Quantification of DA and 4-dihydroxy phenylacetic acid (DOPAC)
We analyzed the degrees of DA and DOPAC within the striatum utilizing a high-performance liquid chromatography instrument (HPLC) (1260 Infinity, Agilent Applied sciences, Santa Clara, CA, USA) with an electrochemical detector (Coulochem III, Thermo Fisher Scientific) [32]. Briefly, the pre-weighed striatal tissues have been homogenized in a 0.1 N perchloric acid answer, centrifuged at 13 000 ×g and 4 °C for 30 min, and eluted utilizing a cellular part consisting of 17% acetonitrile, 100 µL/L triethylamine, 75 mM NaH2PO4, 1.7 mM 1-octane sulfonic acid, and 25 µM EDTA. Every pattern was injected and isocratically eluted at a movement price of 0.6 mL/min.

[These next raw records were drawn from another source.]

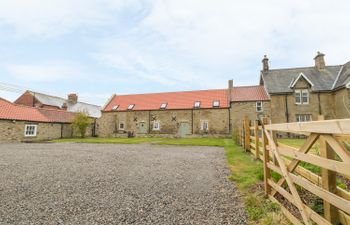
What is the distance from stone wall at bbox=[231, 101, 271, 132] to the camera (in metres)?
26.8

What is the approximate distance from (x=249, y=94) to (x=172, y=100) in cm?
1163

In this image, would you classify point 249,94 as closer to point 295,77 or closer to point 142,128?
point 295,77

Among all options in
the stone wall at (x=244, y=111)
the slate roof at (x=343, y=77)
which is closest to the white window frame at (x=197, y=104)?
the stone wall at (x=244, y=111)

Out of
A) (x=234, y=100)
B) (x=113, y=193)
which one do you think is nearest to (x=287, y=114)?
(x=234, y=100)

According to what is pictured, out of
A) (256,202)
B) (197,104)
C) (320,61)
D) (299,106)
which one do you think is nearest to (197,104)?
(197,104)

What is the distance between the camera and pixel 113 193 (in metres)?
5.06

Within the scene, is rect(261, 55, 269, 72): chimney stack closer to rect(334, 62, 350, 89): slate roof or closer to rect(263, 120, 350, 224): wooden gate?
rect(334, 62, 350, 89): slate roof

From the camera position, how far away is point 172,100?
32.6 meters

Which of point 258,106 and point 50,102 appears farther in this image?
point 50,102

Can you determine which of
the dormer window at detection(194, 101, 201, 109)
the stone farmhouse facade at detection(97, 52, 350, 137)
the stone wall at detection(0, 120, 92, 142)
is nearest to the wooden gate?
the stone farmhouse facade at detection(97, 52, 350, 137)

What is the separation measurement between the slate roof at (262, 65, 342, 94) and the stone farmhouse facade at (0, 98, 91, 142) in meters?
29.8

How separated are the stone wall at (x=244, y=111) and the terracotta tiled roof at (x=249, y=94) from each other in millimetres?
662

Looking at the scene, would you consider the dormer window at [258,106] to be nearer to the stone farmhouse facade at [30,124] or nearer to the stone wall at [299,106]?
the stone wall at [299,106]

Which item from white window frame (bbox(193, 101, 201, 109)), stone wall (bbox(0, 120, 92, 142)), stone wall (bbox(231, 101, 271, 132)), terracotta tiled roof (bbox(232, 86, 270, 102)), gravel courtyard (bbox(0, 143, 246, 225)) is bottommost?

Immunohistochemical staining
Coronal mind sections (thickness of 30 μm) have been ready utilizing a sliding microtome (Microm HM 450, Thermo Fisher Scientific, Walldorf, Germany). The sections have been rinsed of the cytoprotectant answer and incubated with 3% H2O2 for 20 min, washed 5 instances with KPBS, and stained with rabbit polyclonal main antibody towards TH (1:3,000), GFAP (1:3,000), or Iba-1 (1:1,000) in KPBS containing 0.4% Triton X-100 at 4 °C in a single day. The following day, the sections have been handled with biotinylated secondary antibody (1:1,000) and incubated in avidin–biotin–peroxidase advanced for 1 h. We used 3,3-diaminobenzidine answer for immunocomplex visualization. The resultant sections have been washed, mounted on subbed slides, and lined with slide glasses. Lastly, the immunopositive cells have been noticed below a microscope (Olympus, Tokyo, Japan). Picture evaluation of immunoreactivity for TH, GFAP, and Iba-1 was performed utilizing ImageJ software program (model 1.54 g, Nationwide Institutes of Well being, Bethesda, MD, USA). Stereological counting was carried out to find out the variety of TH+ dopaminergic neurons within the substantia nigra. For striatum samples, the variety of pixels above the brink (set to 200) was used to quantify the density of TH+ fibers. Microglial and astrocytic activation have been evaluated utilizing the identical technique. The outcomes are offered as a share of the brink space.
Western blot evaluation
The substantia nigra tissues have been homogenized in ice-cold RIPA lysis buffer with 1% protease inhibitor cocktail and centrifuged at 13 000 ×g and 4 °C for 30 min. The supernatant was collected and protein concentrations have been quantified utilizing the BCA protein assay equipment (Thermo Fisher Scientific). After loading equal quantities of proteins, every pattern was resolved in 12% SDS-polyacrylamide gel. Transblotting of the proteins was carried out on polyvinylidene difluoride membranes (Merck Millipore) blocked in Tris-buffered saline with 5% skim milk and 0.1% Tween 20 for 1 h and incubated in a single day with main antibodies towards IL-1β (1:2,000; Cell Signaling), TNF-α (1:2,000; GeneTex), and β-actin (1:5,000; AbFrontier) at 4 °C. The membranes have been then incubated with horseradish peroxidase-conjugated secondary antibody for 1 h at room temperature. Lastly, the membranes have been immersed in enhanced chemiluminescence reagents (Thermo Fisher Scientific) and the blots have been visualized utilizing a luminescence analyzer (Fusion Solo, Vilber Lourmat, France). The density of every blot was evaluated utilizing GelQuant.Web software program.
Statistical evaluation
All information are offered because the imply ± customary deviation (SD) of a number of impartial experiments. Variations between two teams have been assessed utilizing a one-tailed Scholar’s t-test. For the animal research, statistical analyses have been performed utilizing GraphPad 9.0 (San Diego, CA, USA) with one-way evaluation of variance adopted by Tukey’s a number of comparability take a look at. Statistical significance was set at p < 0.05.